Screw you Simmons. Yes, the RIAA’s antiquated business model is finished. They/you can keep tightening grips around music using DRM and suing fans for as long as you want. In the end, these tactics will do nothing but anger and further alienate your fans.

At one time, record companies controlled everything. They had money, studios, ties with radio stations, and promotional arrangements. If you were ‘discovered’ then the company made you sign a contract with them that was solely in the company’s interest. Record profits were most (if not all) for the company. The bands rarely saw anything, unless they became a powerhouse like KISS, Van Halen, or got out and started their own company quickly.

In today’s world most anyone can produce material. Heck, we put out a podcast from time to time with about $40 invested (and it shows). The point being that material (of varying quality) can be put out by anyone. DRM can be broken (given time). These are facts and cannot be disputed. Suing and blasting fans just pushes them away.

Radiohead and Trent Reznor have realized these facts and have begun putting out material with a ‘pay what you can/want’ or entirely for free. Thus far it’s working really well for them.

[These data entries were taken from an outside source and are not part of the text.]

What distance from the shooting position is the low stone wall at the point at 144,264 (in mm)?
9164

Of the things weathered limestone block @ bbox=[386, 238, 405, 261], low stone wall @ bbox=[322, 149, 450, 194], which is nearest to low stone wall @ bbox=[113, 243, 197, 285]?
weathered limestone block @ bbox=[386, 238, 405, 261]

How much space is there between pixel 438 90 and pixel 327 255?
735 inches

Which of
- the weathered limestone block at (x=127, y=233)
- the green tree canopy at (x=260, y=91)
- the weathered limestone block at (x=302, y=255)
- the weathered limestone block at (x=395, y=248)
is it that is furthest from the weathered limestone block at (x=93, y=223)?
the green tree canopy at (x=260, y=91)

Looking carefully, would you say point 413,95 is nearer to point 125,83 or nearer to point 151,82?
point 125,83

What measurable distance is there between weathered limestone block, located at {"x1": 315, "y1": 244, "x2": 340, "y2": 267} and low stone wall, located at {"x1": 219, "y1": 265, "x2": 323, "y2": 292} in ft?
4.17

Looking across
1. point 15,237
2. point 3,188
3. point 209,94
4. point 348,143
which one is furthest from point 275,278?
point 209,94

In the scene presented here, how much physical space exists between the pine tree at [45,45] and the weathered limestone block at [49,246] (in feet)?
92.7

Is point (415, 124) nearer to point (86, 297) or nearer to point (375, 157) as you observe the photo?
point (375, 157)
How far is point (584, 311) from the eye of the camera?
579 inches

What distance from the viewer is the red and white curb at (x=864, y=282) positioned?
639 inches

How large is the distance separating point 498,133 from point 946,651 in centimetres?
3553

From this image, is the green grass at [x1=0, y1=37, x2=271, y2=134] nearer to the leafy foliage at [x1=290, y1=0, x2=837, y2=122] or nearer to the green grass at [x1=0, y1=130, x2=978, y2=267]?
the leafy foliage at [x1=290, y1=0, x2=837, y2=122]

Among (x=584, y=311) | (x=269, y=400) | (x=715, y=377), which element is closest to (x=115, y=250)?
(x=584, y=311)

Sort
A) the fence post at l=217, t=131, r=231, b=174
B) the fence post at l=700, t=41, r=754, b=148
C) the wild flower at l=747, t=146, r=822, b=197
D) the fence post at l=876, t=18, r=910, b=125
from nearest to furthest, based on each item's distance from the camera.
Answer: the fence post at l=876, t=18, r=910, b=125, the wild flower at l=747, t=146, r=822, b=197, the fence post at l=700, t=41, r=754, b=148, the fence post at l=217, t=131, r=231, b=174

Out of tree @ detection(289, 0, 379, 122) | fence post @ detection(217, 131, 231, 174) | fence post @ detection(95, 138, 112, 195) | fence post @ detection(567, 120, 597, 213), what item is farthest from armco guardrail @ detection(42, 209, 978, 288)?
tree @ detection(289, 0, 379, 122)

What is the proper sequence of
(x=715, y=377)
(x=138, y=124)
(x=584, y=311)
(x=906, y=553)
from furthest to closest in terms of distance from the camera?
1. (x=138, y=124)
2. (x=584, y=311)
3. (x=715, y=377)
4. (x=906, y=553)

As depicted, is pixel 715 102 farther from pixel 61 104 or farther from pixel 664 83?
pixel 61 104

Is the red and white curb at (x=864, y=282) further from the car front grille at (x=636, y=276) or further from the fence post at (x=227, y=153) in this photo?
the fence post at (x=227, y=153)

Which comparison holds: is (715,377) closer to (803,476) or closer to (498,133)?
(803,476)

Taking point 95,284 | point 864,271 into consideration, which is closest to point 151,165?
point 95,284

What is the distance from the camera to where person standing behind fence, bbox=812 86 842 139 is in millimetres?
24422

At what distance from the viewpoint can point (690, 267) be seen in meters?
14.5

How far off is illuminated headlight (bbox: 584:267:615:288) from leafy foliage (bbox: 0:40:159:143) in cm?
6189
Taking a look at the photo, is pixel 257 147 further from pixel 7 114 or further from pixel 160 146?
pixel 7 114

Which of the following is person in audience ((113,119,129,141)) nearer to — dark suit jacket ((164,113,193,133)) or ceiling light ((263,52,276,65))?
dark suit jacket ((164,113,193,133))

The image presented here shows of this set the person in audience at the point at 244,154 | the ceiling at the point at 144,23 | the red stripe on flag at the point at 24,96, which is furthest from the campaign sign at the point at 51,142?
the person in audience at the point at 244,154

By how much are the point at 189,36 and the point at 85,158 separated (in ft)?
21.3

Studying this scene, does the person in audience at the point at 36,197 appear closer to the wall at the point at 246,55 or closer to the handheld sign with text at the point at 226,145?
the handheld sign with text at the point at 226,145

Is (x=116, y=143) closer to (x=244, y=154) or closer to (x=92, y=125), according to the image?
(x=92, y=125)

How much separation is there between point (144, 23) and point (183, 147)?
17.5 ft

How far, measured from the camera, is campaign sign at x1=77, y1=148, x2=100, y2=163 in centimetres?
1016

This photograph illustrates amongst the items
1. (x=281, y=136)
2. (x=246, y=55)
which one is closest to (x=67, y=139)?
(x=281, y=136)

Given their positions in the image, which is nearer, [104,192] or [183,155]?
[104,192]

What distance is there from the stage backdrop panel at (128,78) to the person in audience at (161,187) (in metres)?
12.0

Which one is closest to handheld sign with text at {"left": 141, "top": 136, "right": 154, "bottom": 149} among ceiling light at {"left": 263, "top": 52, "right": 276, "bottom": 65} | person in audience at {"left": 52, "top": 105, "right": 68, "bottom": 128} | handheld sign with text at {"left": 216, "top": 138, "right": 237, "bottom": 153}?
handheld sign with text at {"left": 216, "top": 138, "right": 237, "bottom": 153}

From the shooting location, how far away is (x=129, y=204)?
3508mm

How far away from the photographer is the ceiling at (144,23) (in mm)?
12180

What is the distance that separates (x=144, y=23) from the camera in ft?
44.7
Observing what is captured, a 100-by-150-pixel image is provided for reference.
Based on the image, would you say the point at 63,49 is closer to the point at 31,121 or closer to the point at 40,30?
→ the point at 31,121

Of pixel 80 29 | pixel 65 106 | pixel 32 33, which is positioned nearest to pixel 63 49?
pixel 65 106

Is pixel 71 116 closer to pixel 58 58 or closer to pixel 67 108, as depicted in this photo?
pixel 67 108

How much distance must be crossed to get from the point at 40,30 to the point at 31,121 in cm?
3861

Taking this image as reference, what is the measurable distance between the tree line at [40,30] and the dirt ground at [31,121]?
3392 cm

Even if I’m not a fan of either (I’m not really), I may go listen and become one if I like the material. If I don’t become a fan, I can at least spread the word about the new album to all my friends who might become fans. Then, I might give a few bucks, and my friends give a few bucks, and so on…

From what I’ve read and understand, bands didn’t make much from album sales anyway by the time promotion, production, and company profit was taken out. This way, they can retain control, final cut, distribution, and get profit directly. If I’m a Van Halen fan (I was) then I’m also going to buy their shirts, cups, concert tickets, etc. After a move like the one below, probably not.

As a bonus, everyone gets a warm fuzzy feeling because the band gave their material out for the public to use. I would find myself much more likely to give a few bucks even if I didn’t like the band if I were given the option instead of having to shell out $20 to even try the music.

Things are so vile with these old school music-types that Eddie Van Halen sent a cease and decist order to one of our guys who painted up a guitar that was somewhat similar to one of his guitars. FFS, it was a game controller, and any profit was going to go back to the Jaycees (a non-profit corporation) who help the community through their service. A game controller you dillhole. The letter claimed that he owned that design and “all derivatives thereof”. So EVH claims any kind of taped-up red, white, and black design on a guitar? Go screw yourself.

In the end, record companies cannot control distribution anymore. They should realize that.